## STATED GOAL
Can you retype all of the material below word for word, leaving out the pictures?

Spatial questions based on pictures
--------------------------------------------------

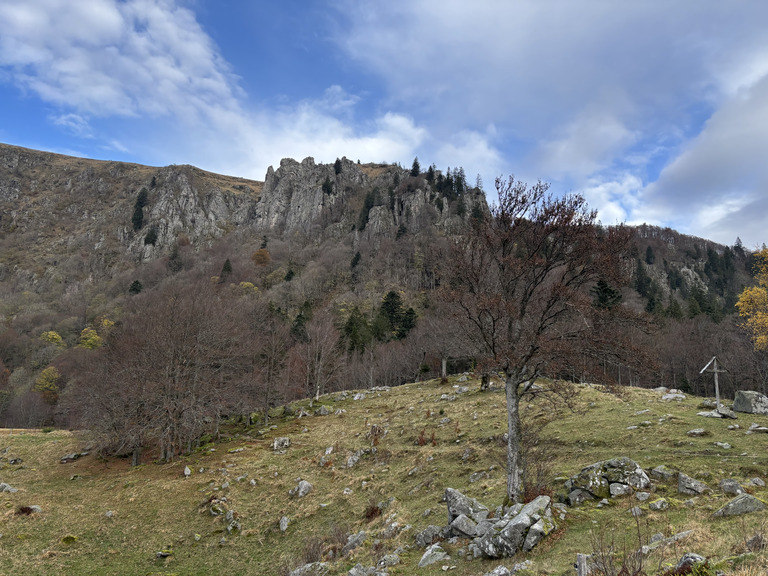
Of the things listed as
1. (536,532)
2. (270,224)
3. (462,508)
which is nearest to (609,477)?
(536,532)

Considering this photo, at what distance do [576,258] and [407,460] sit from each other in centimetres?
1470

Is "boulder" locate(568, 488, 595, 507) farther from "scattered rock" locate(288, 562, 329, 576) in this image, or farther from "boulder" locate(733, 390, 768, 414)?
"boulder" locate(733, 390, 768, 414)

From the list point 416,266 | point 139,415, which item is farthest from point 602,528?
point 416,266

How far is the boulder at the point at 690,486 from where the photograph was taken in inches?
454

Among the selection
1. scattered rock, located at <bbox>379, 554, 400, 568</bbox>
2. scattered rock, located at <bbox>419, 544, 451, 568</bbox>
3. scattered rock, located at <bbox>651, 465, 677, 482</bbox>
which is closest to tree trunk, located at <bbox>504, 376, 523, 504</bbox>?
scattered rock, located at <bbox>419, 544, 451, 568</bbox>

--------------------------------------------------

## EXERCISE ANSWER
Of the things listed as
1. (536,532)
2. (270,224)
3. (462,508)
which is nearest to (609,477)?
(536,532)

Considering this photo, at what distance do [576,258] and [407,460] sit from each other in centimetres?
1470

Is "boulder" locate(568, 488, 595, 507) farther from "scattered rock" locate(288, 562, 329, 576) in this image, or farther from "boulder" locate(733, 390, 768, 414)?
"boulder" locate(733, 390, 768, 414)

From the list point 416,266 | point 139,415, which item is farthest from point 602,528?
point 416,266

How far is the boulder at the point at 690,486 from where the photograph was taken in inches?
454

Among the selection
1. scattered rock, located at <bbox>379, 554, 400, 568</bbox>
2. scattered rock, located at <bbox>419, 544, 451, 568</bbox>
3. scattered rock, located at <bbox>651, 465, 677, 482</bbox>
which is closest to tree trunk, located at <bbox>504, 376, 523, 504</bbox>?
scattered rock, located at <bbox>419, 544, 451, 568</bbox>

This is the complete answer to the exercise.